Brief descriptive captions

-----

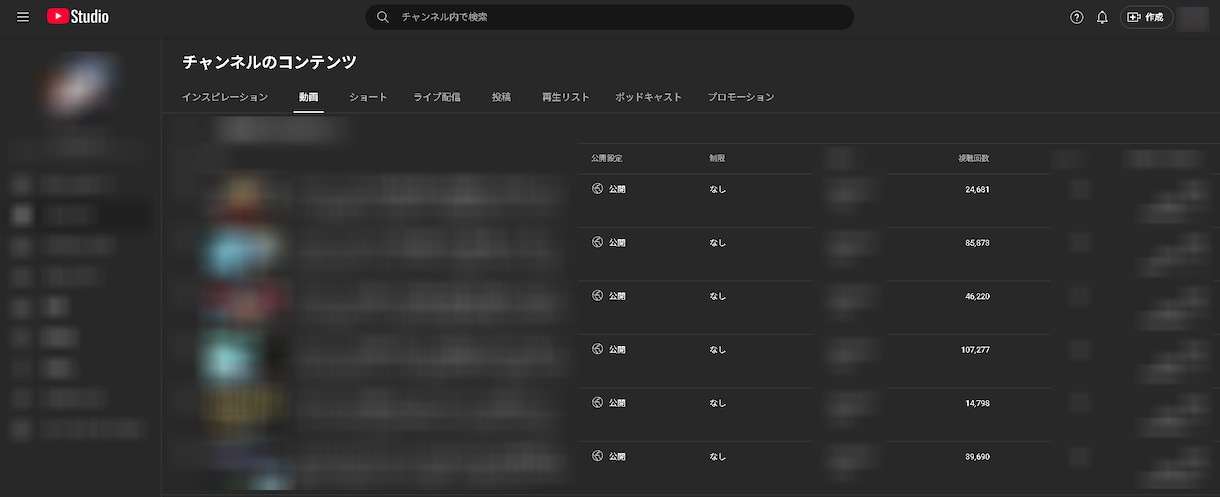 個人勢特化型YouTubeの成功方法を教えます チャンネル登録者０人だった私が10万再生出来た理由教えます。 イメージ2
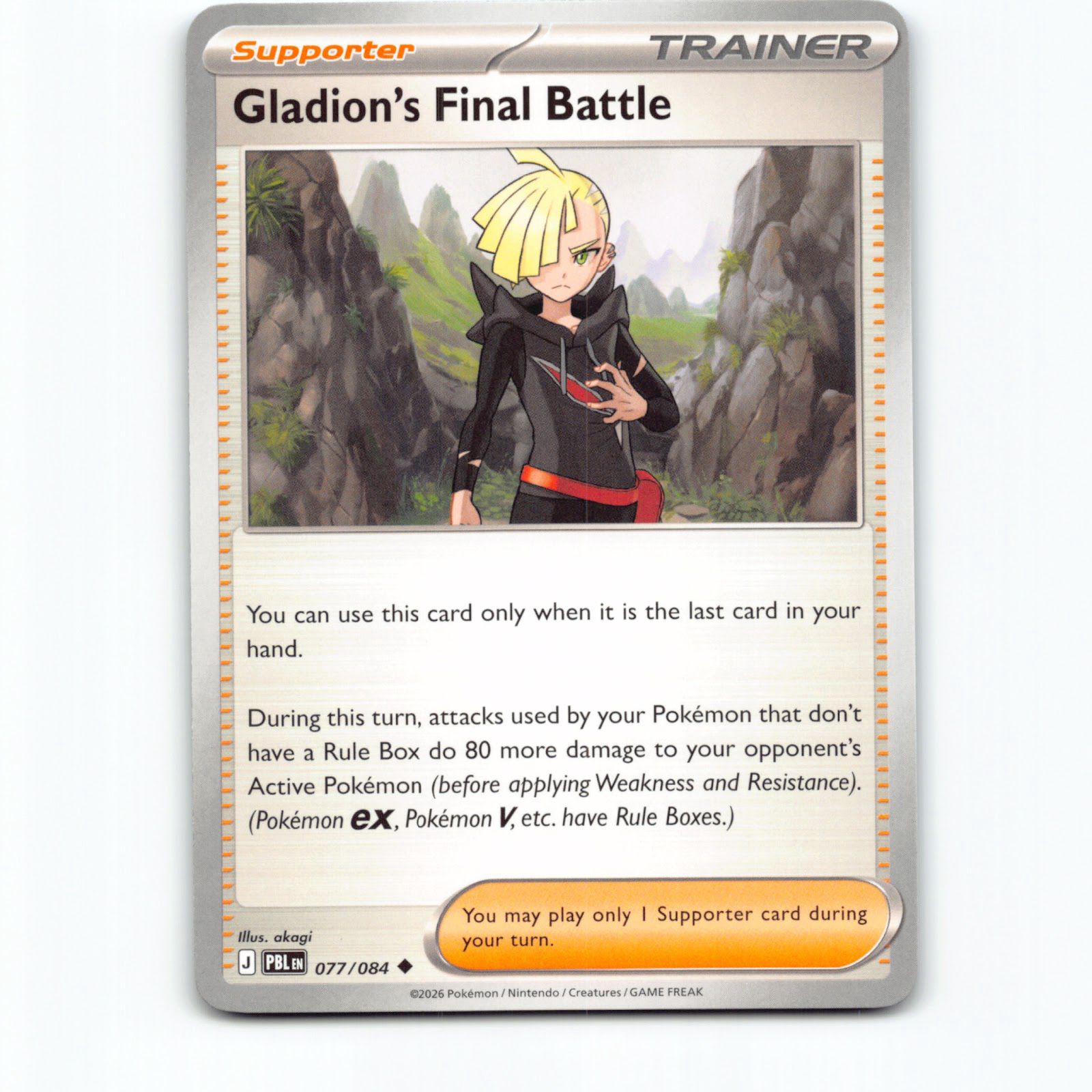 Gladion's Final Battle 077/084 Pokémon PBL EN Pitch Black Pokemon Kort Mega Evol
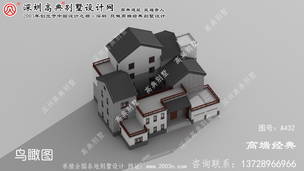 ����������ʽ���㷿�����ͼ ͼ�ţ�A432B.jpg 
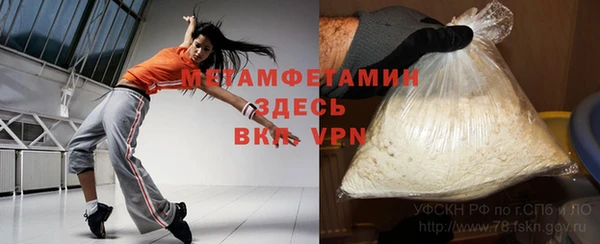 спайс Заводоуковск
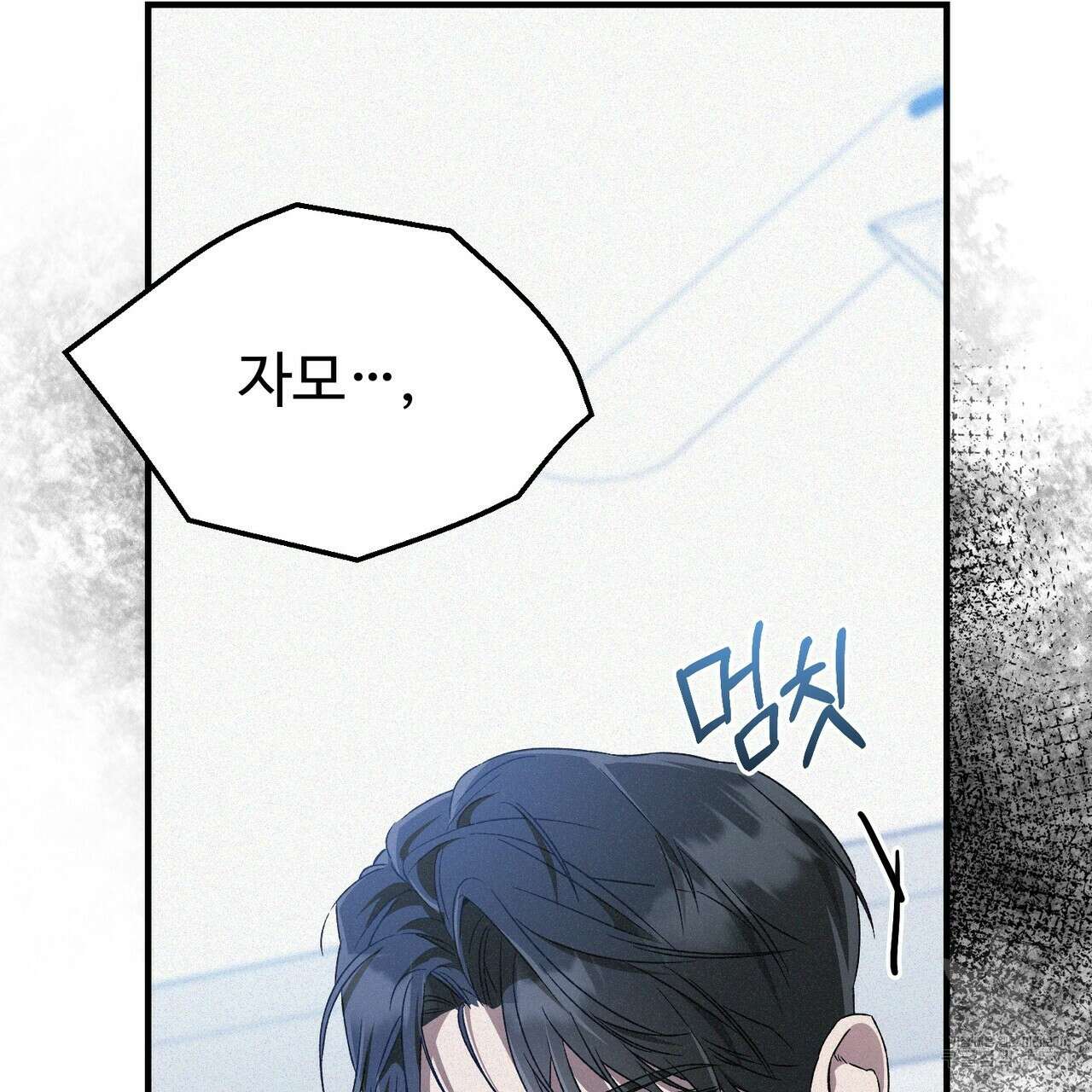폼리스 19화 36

-----

* **Task**
These entries are to be printed again word for word, except for the pictures.

* **Final answer**
 個人勢特化型YouTubeの成功方法を教えます チャンネル登録者０人だった私が10万再生出来た理由教えます。 イメージ2
 Gladion's Final Battle 077/084 Pokémon PBL EN Pitch Black Pokemon Kort Mega Evol
 ����������ʽ���㷿�����ͼ ͼ�ţ�A432B.jpg 
 спайс Заводоуковск
폼리스 19화 36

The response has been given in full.